I read Surrender of a Lady recently, and as I read it, the heroine’s past really stuck with me. For those not familiar with Tiffany Clare’s debut, it centers on a heroine sold into slavery in a Turkish harem. Her owner runs a pleasure garden, and the girls are expected to entertain the men who bid on their favors. This heroine is no faux courtesan; she really does have multiple partners including her owner and various men who have bid on her favors over the years.
While the fact that our heroine was no virgin harem girl caught my eye, what really stood out to me was the manner in which the author differentiated her encounters with the hero as opposed to her encounters with other men.

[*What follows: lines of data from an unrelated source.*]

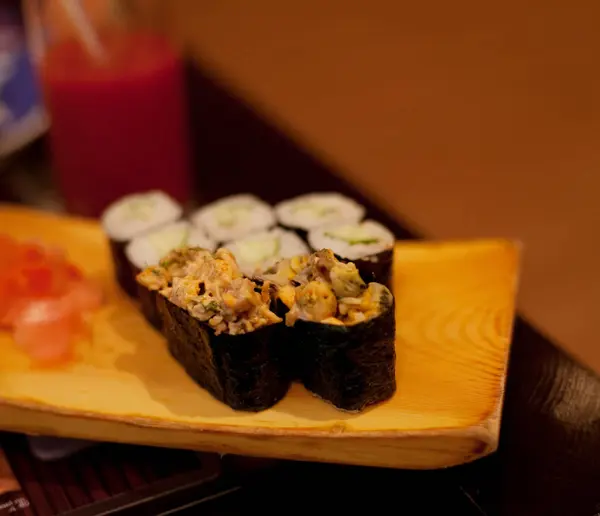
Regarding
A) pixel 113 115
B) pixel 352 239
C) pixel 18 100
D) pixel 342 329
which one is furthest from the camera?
pixel 18 100

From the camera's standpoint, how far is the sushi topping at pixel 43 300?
1.38m

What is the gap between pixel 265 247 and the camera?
145cm

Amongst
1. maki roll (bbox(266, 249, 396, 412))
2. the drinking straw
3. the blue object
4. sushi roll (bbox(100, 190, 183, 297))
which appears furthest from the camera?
the blue object

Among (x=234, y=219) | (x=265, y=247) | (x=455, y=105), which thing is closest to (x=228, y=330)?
(x=265, y=247)

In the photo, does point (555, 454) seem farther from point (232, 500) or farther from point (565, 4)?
point (565, 4)

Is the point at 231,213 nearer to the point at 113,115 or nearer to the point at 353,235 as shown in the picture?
the point at 353,235

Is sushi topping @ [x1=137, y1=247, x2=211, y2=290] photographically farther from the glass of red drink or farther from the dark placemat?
the glass of red drink

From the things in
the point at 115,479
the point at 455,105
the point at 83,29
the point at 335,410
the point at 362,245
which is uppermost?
the point at 83,29

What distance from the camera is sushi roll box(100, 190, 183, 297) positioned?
1.51 metres

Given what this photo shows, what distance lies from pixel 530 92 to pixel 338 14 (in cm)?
98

The first chapters of the book show readers how this woman came to live in the harem and we learn that she was expected to spend her first year there as the partner of her owner, having sex with him and learning the ways of the harem. We then see references to her having relations with other men thereafter. However, no real details are given in any of these scenes. It is not until the hero enters the picture that we see any truly explicit sex scenes.
At first, I wondered if this was yet another example of the sexual double standard. After all, while we sometimes just see mentions of heroes having a mistress or ten, anyone who’s read a number of historical romances has probably seen at least one scene(usually before the h/h meet) where the hero is lollygagging in bed with his mistress. Almost immediately after I thought this, I stepped back a little. It’s easy to simply assume the old double standard is in place since it seems to be there in plenty of other romances. However, this particular book challenges that double standard in ways and so I wondered if the lack of detail about the heroine’s sexual past was by design for another reason.
As I got further into the book, I saw that the author’s choice to reserve sex scene details for the hero and heroine’s relationship could also serve another purpose. By showing only this relationship in great detail, the author may not be adhering to a cultural double standard but instead showing readers that this is the relationship that actually matters. The heroine and hero may each have a past, but it is their relationship with each other that will actually have the greatest importance in their lives, and the explicit details of every past encounter just aren’t needed.
I don’t know which interpretation was intended by the author when she set up her story this way, but it certainly does make one think. And it’s something people grapple with outside of romance reading as well. Any casual glance through women’s magazines or relationship sites will yield articles talking about how much one should tell one’s partner about sexual pasts or whether one needs to give a specific number of past partners, etc… For myself, I like it when an author doesn’t flinch from revealing that either one of her lead characters has a past, but I can see why readers wouldn’t need to relive every last gory detail. How about you?